## To do
In full and without change, transcribe the records below.

## Provided entries

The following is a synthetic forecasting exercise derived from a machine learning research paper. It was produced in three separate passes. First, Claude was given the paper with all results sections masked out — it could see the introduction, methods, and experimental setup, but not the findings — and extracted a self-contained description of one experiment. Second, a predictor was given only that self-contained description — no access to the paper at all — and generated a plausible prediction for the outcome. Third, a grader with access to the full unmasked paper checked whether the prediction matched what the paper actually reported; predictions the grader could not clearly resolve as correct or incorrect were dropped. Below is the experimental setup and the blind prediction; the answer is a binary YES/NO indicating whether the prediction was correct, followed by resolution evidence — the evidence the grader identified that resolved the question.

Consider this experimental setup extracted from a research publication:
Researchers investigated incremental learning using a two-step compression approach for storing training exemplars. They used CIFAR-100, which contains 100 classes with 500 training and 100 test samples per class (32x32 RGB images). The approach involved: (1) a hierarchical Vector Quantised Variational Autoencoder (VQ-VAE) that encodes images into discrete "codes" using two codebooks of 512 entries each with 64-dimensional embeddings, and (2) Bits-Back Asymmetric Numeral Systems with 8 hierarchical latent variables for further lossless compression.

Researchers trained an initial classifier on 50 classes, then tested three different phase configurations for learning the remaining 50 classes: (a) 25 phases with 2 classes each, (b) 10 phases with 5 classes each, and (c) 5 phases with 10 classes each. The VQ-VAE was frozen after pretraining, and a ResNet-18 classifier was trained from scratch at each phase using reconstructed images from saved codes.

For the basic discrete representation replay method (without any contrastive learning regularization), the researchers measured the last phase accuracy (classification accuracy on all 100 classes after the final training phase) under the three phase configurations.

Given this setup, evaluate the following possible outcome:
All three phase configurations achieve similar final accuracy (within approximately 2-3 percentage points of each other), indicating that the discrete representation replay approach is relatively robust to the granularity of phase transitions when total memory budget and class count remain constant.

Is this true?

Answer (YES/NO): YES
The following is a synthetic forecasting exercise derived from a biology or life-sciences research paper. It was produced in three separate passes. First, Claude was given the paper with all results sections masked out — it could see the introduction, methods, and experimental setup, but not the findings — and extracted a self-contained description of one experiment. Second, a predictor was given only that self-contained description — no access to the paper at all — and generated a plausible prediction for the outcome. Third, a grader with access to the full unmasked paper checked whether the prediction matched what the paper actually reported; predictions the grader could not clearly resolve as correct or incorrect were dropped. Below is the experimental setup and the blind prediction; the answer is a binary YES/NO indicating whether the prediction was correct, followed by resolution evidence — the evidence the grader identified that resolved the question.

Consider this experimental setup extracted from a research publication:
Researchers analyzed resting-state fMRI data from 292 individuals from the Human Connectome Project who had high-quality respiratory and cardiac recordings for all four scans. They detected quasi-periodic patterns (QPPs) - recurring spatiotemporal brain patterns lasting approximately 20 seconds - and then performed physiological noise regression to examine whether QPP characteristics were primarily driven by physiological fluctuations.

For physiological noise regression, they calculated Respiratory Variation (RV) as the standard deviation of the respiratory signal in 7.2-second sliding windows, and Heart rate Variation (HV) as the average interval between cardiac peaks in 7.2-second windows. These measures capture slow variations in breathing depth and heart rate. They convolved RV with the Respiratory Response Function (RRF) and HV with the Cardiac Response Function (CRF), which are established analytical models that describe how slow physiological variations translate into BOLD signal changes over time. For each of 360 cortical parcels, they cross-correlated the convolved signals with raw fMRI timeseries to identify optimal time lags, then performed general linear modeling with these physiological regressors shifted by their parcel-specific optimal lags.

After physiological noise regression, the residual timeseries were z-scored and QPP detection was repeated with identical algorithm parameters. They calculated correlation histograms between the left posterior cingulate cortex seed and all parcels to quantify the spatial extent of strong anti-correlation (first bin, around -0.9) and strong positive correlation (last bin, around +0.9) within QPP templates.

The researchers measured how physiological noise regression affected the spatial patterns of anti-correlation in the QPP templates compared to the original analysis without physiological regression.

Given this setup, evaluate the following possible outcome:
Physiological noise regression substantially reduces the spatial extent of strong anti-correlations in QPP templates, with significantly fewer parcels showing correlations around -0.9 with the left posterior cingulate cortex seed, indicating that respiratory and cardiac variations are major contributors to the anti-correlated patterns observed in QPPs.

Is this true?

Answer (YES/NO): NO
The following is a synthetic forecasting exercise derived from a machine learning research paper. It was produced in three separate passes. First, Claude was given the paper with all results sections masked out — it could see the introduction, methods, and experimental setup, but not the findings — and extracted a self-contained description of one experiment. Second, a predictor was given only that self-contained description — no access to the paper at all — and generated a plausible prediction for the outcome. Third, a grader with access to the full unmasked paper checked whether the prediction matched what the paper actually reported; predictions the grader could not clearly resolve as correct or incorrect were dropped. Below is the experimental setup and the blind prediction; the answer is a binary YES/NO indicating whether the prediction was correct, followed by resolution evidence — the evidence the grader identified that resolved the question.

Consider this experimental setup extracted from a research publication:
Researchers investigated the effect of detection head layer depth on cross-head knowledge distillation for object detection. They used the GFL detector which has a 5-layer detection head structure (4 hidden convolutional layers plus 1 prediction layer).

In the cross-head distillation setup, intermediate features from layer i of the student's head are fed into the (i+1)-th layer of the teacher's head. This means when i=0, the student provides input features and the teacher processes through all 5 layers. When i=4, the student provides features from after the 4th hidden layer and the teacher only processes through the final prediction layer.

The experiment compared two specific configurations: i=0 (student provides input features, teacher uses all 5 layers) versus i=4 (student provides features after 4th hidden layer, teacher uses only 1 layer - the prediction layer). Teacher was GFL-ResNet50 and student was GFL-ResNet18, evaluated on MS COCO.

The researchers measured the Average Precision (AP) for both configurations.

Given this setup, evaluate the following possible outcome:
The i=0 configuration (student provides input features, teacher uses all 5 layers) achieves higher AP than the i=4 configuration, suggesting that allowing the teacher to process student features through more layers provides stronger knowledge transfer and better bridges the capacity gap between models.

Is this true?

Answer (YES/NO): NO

## Written answer
The following is a synthetic forecasting exercise derived from a machine learning research paper. It was produced in three separate passes. First, Claude was given the paper with all results sections masked out — it could see the introduction, methods, and experimental setup, but not the findings — and extracted a self-contained description of one experiment. Second, a predictor was given only that self-contained description — no access to the paper at all — and generated a plausible prediction for the outcome. Third, a grader with access to the full unmasked paper checked whether the prediction matched what the paper actually reported; predictions the grader could not clearly resolve as correct or incorrect were dropped. Below is the experimental setup and the blind prediction; the answer is a binary YES/NO indicating whether the prediction was correct, followed by resolution evidence — the evidence the grader identified that resolved the question.

Consider this experimental setup extracted from a research publication:
Researchers investigated incremental learning using a two-step compression approach for storing training exemplars. They used CIFAR-100, which contains 100 classes with 500 training and 100 test samples per class (32x32 RGB images). The approach involved: (1) a hierarchical Vector Quantised Variational Autoencoder (VQ-VAE) that encodes images into discrete "codes" using two codebooks of 512 entries each with 64-dimensional embeddings, and (2) Bits-Back Asymmetric Numeral Systems with 8 hierarchical latent variables for further lossless compression.

Researchers trained an initial classifier on 50 classes, then tested three different phase configurations for learning the remaining 50 classes: (a) 25 phases with 2 classes each, (b) 10 phases with 5 classes each, and (c) 5 phases with 10 classes each. The VQ-VAE was frozen after pretraining, and a ResNet-18 classifier was trained from scratch at each phase using reconstructed images from saved codes.

For the basic discrete representation replay method (without any contrastive learning regularization), the researchers measured the last phase accuracy (classification accuracy on all 100 classes after the final training phase) under the three phase configurations.

Given this setup, evaluate the following possible outcome:
All three phase configurations achieve similar final accuracy (within approximately 2-3 percentage points of each other), indicating that the discrete representation replay approach is relatively robust to the granularity of phase transitions when total memory budget and class count remain constant.

Is this true?

Answer (YES/NO): YES
The following is a synthetic forecasting exercise derived from a biology or life-sciences research paper. It was produced in three separate passes. First, Claude was given the paper with all results sections masked out — it could see the introduction, methods, and experimental setup, but not the findings — and extracted a self-contained description of one experiment. Second, a predictor was given only that self-contained description — no access to the paper at all — and generated a plausible prediction for the outcome. Third, a grader with access to the full unmasked paper checked whether the prediction matched what the paper actually reported; predictions the grader could not clearly resolve as correct or incorrect were dropped. Below is the experimental setup and the blind prediction; the answer is a binary YES/NO indicating whether the prediction was correct, followed by resolution evidence — the evidence the grader identified that resolved the question.

Consider this experimental setup extracted from a research publication:
Researchers analyzed resting-state fMRI data from 292 individuals from the Human Connectome Project who had high-quality respiratory and cardiac recordings for all four scans. They detected quasi-periodic patterns (QPPs) - recurring spatiotemporal brain patterns lasting approximately 20 seconds - and then performed physiological noise regression to examine whether QPP characteristics were primarily driven by physiological fluctuations.

For physiological noise regression, they calculated Respiratory Variation (RV) as the standard deviation of the respiratory signal in 7.2-second sliding windows, and Heart rate Variation (HV) as the average interval between cardiac peaks in 7.2-second windows. These measures capture slow variations in breathing depth and heart rate. They convolved RV with the Respiratory Response Function (RRF) and HV with the Cardiac Response Function (CRF), which are established analytical models that describe how slow physiological variations translate into BOLD signal changes over time. For each of 360 cortical parcels, they cross-correlated the convolved signals with raw fMRI timeseries to identify optimal time lags, then performed general linear modeling with these physiological regressors shifted by their parcel-specific optimal lags.

After physiological noise regression, the residual timeseries were z-scored and QPP detection was repeated with identical algorithm parameters. They calculated correlation histograms between the left posterior cingulate cortex seed and all parcels to quantify the spatial extent of strong anti-correlation (first bin, around -0.9) and strong positive correlation (last bin, around +0.9) within QPP templates.

The researchers measured how physiological noise regression affected the spatial patterns of anti-correlation in the QPP templates compared to the original analysis without physiological regression.

Given this setup, evaluate the following possible outcome:
Physiological noise regression substantially reduces the spatial extent of strong anti-correlations in QPP templates, with significantly fewer parcels showing correlations around -0.9 with the left posterior cingulate cortex seed, indicating that respiratory and cardiac variations are major contributors to the anti-correlated patterns observed in QPPs.

Is this true?

Answer (YES/NO): NO
The following is a synthetic forecasting exercise derived from a machine learning research paper. It was produced in three separate passes. First, Claude was given the paper with all results sections masked out — it could see the introduction, methods, and experimental setup, but not the findings — and extracted a self-contained description of one experiment. Second, a predictor was given only that self-contained description — no access to the paper at all — and generated a plausible prediction for the outcome. Third, a grader with access to the full unmasked paper checked whether the prediction matched what the paper actually reported; predictions the grader could not clearly resolve as correct or incorrect were dropped. Below is the experimental setup and the blind prediction; the answer is a binary YES/NO indicating whether the prediction was correct, followed by resolution evidence — the evidence the grader identified that resolved the question.

Consider this experimental setup extracted from a research publication:
Researchers investigated the effect of detection head layer depth on cross-head knowledge distillation for object detection. They used the GFL detector which has a 5-layer detection head structure (4 hidden convolutional layers plus 1 prediction layer).

In the cross-head distillation setup, intermediate features from layer i of the student's head are fed into the (i+1)-th layer of the teacher's head. This means when i=0, the student provides input features and the teacher processes through all 5 layers. When i=4, the student provides features from after the 4th hidden layer and the teacher only processes through the final prediction layer.

The experiment compared two specific configurations: i=0 (student provides input features, teacher uses all 5 layers) versus i=4 (student provides features after 4th hidden layer, teacher uses only 1 layer - the prediction layer). Teacher was GFL-ResNet50 and student was GFL-ResNet18, evaluated on MS COCO.

The researchers measured the Average Precision (AP) for both configurations.

Given this setup, evaluate the following possible outcome:
The i=0 configuration (student provides input features, teacher uses all 5 layers) achieves higher AP than the i=4 configuration, suggesting that allowing the teacher to process student features through more layers provides stronger knowledge transfer and better bridges the capacity gap between models.

Is this true?

Answer (YES/NO): NO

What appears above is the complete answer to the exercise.